Обсуждение: pgsql: Fast promote mode skips checkpoint at end of recovery.

Поиск
Список
Период
Сортировка

pgsql: Fast promote mode skips checkpoint at end of recovery.

От
Simon Riggs
Дата:
Fast promote mode skips checkpoint at end of recovery.
pg_ctl promote -m fast will skip the checkpoint at end of recovery so that we
can achieve very fast failover when the apply delay is low. Write new WAL record
XLOG_END_OF_RECOVERY to allow us to switch timeline correctly for downstream log
readers. If we skip synchronous end of recovery checkpoint we request a normal
spread checkpoint so that the window of re-recovery is low.

Simon Riggs and Kyotaro Horiguchi, with input from Fujii Masao.
Review by Heikki Linnakangas

Branch
------
master

Details
-------
http://git.postgresql.org/pg/commitdiff/fd4ced5230162b50a5c9d33b4bf9cfb1231aa62e

Modified Files
--------------
src/backend/access/rmgrdesc/xlogdesc.c |   10 ++
src/backend/access/transam/xlog.c      |  192 +++++++++++++++++++++++++++-----
src/bin/pg_ctl/pg_ctl.c                |   18 +++-
src/include/access/xlog_internal.h     |    6 +
src/include/catalog/pg_control.h       |    1 +
5 files changed, 195 insertions(+), 32 deletions(-)


Re: pgsql: Fast promote mode skips checkpoint at end of recovery.

От
Heikki Linnakangas
Дата:
On 29.01.2013 02:07, Simon Riggs wrote:
> +            /*
> +             * If we've been explicitly promoted with fast option,
> +             * end of recovery without a checkpoint if possible.
> +             */
> +            if (fast_promote)
> +            {
> +                checkPointLoc = ControlFile->prevCheckPoint;
> +                record = ReadCheckpointRecord(xlogreader, checkPointLoc, 2, false);
> +                if (record != NULL)
==========
Copy the mailing-list thread above about fast promote mode, in full and unchanged.
==========
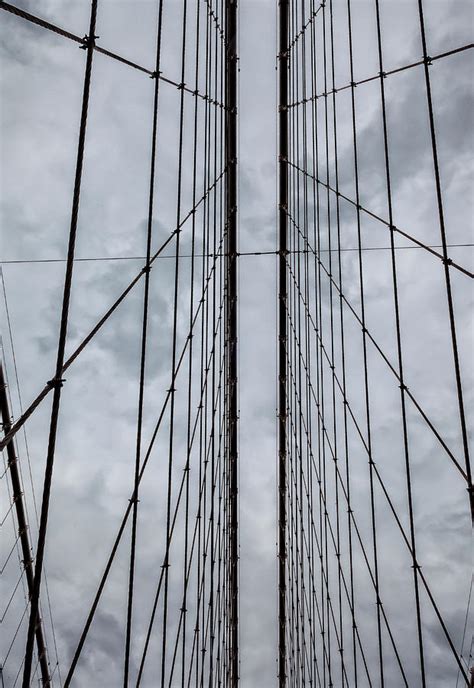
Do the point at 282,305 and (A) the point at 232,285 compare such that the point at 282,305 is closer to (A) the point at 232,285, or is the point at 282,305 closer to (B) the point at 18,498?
(A) the point at 232,285

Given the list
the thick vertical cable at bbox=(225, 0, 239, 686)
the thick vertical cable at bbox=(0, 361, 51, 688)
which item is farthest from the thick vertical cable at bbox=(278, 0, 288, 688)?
the thick vertical cable at bbox=(0, 361, 51, 688)

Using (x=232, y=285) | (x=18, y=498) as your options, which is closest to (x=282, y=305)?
(x=232, y=285)

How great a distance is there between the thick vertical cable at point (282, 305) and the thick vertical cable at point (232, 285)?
1.64 m

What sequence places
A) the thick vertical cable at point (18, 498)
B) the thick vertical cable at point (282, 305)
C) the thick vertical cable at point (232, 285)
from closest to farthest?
the thick vertical cable at point (18, 498) < the thick vertical cable at point (232, 285) < the thick vertical cable at point (282, 305)

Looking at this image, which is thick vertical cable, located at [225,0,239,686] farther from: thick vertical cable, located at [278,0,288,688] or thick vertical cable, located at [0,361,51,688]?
thick vertical cable, located at [0,361,51,688]

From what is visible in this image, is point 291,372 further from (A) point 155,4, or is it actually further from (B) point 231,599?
(A) point 155,4

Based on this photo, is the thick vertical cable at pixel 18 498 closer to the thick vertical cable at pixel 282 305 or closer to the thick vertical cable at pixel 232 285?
the thick vertical cable at pixel 232 285

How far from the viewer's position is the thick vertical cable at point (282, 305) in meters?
13.6

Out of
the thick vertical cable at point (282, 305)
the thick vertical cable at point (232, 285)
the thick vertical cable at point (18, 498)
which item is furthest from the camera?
the thick vertical cable at point (282, 305)

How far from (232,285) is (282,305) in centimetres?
377

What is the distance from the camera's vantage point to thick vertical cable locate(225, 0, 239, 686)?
11969mm

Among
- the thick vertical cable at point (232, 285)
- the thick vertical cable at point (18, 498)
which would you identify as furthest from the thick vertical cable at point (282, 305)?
the thick vertical cable at point (18, 498)

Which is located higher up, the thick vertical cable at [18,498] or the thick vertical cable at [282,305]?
the thick vertical cable at [282,305]

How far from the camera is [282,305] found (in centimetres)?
1852
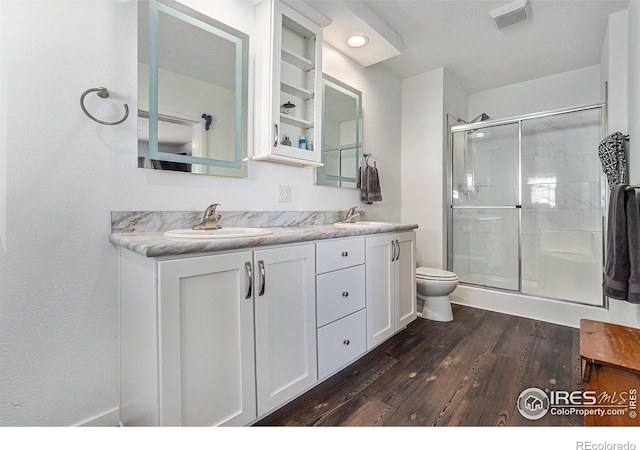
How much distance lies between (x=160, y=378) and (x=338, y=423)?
806mm

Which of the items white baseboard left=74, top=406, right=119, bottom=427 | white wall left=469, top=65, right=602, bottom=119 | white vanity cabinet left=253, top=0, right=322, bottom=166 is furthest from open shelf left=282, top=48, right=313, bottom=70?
white wall left=469, top=65, right=602, bottom=119

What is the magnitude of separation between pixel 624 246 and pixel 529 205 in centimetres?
160

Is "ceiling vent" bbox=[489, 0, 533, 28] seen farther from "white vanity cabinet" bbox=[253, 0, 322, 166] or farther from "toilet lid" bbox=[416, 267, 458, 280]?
"toilet lid" bbox=[416, 267, 458, 280]

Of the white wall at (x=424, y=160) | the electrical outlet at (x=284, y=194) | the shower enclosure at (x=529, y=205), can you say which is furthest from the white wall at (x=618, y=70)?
the electrical outlet at (x=284, y=194)

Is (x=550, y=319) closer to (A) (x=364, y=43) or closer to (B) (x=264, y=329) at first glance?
(B) (x=264, y=329)

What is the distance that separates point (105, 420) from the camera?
1262mm

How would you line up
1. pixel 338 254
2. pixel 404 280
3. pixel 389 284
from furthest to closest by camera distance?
pixel 404 280 < pixel 389 284 < pixel 338 254

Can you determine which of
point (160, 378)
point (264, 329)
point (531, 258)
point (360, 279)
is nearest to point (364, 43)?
point (360, 279)

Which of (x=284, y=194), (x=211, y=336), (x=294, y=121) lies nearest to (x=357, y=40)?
(x=294, y=121)

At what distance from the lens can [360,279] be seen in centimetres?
177

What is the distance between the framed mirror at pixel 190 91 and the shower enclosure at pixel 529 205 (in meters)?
2.37

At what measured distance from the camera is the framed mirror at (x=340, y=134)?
230cm

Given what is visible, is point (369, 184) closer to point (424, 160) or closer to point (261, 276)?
point (424, 160)
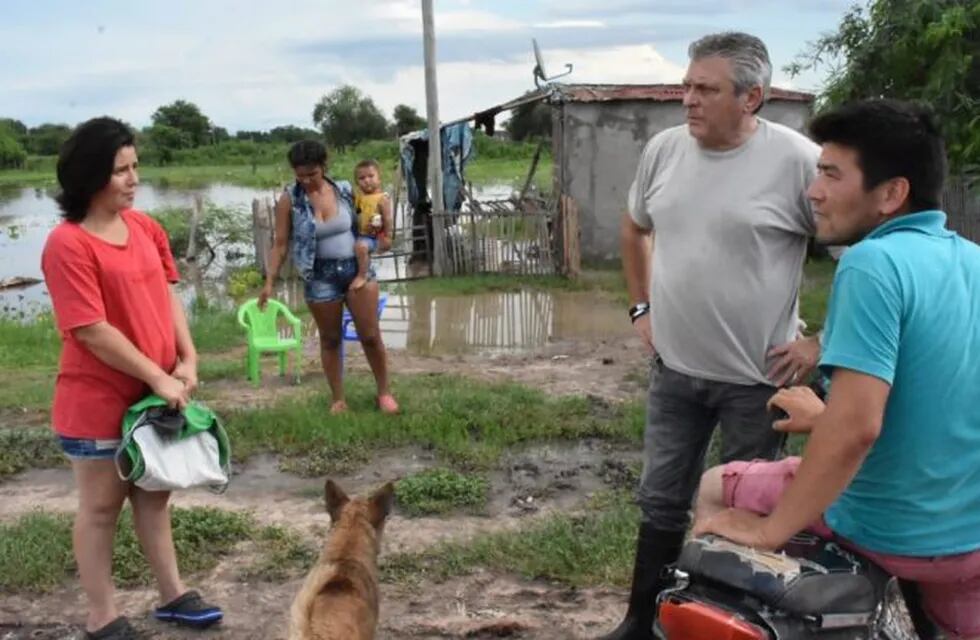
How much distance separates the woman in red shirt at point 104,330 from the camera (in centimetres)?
360

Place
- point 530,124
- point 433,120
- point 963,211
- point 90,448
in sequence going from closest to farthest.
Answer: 1. point 90,448
2. point 963,211
3. point 433,120
4. point 530,124

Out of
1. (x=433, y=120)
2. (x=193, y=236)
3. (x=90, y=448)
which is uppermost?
(x=433, y=120)

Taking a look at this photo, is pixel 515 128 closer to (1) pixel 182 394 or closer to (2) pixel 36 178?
(1) pixel 182 394

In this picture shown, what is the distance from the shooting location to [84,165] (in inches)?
143

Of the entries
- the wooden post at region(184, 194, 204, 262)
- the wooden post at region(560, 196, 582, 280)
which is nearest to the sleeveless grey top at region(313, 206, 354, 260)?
the wooden post at region(560, 196, 582, 280)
==========
**The result**
Обсуждение: pgsql: Fast promote mode skips checkpoint at end of recovery.

Поиск
Список
Период
Сортировка

pgsql: Fast promote mode skips checkpoint at end of recovery.

От
Simon Riggs
Дата:
Fast promote mode skips checkpoint at end of recovery.
pg_ctl promote -m fast will skip the checkpoint at end of recovery so that we
can achieve very fast failover when the apply delay is low. Write new WAL record
XLOG_END_OF_RECOVERY to allow us to switch timeline correctly for downstream log
readers. If we skip synchronous end of recovery checkpoint we request a normal
spread checkpoint so that the window of re-recovery is low.

Simon Riggs and Kyotaro Horiguchi, with input from Fujii Masao.
Review by Heikki Linnakangas

Branch
------
master

Details
-------
http://git.postgresql.org/pg/commitdiff/fd4ced5230162b50a5c9d33b4bf9cfb1231aa62e

Modified Files
--------------
src/backend/access/rmgrdesc/xlogdesc.c |   10 ++
src/backend/access/transam/xlog.c      |  192 +++++++++++++++++++++++++++-----
src/bin/pg_ctl/pg_ctl.c                |   18 +++-
src/include/access/xlog_internal.h     |    6 +
src/include/catalog/pg_control.h       |    1 +
5 files changed, 195 insertions(+), 32 deletions(-)


Re: pgsql: Fast promote mode skips checkpoint at end of recovery.

От
Heikki Linnakangas
Дата:
On 29.01.2013 02:07, Simon Riggs wrote:
> +            /*
> +             * If we've been explicitly promoted with fast option,
> +             * end of recovery without a checkpoint if possible.
> +             */
> +            if (fast_promote)
> +            {
> +                checkPointLoc = ControlFile->prevCheckPoint;
> +                record = ReadCheckpointRecord(xlogreader, checkPointLoc, 2, false);
> +                if (record != NULL)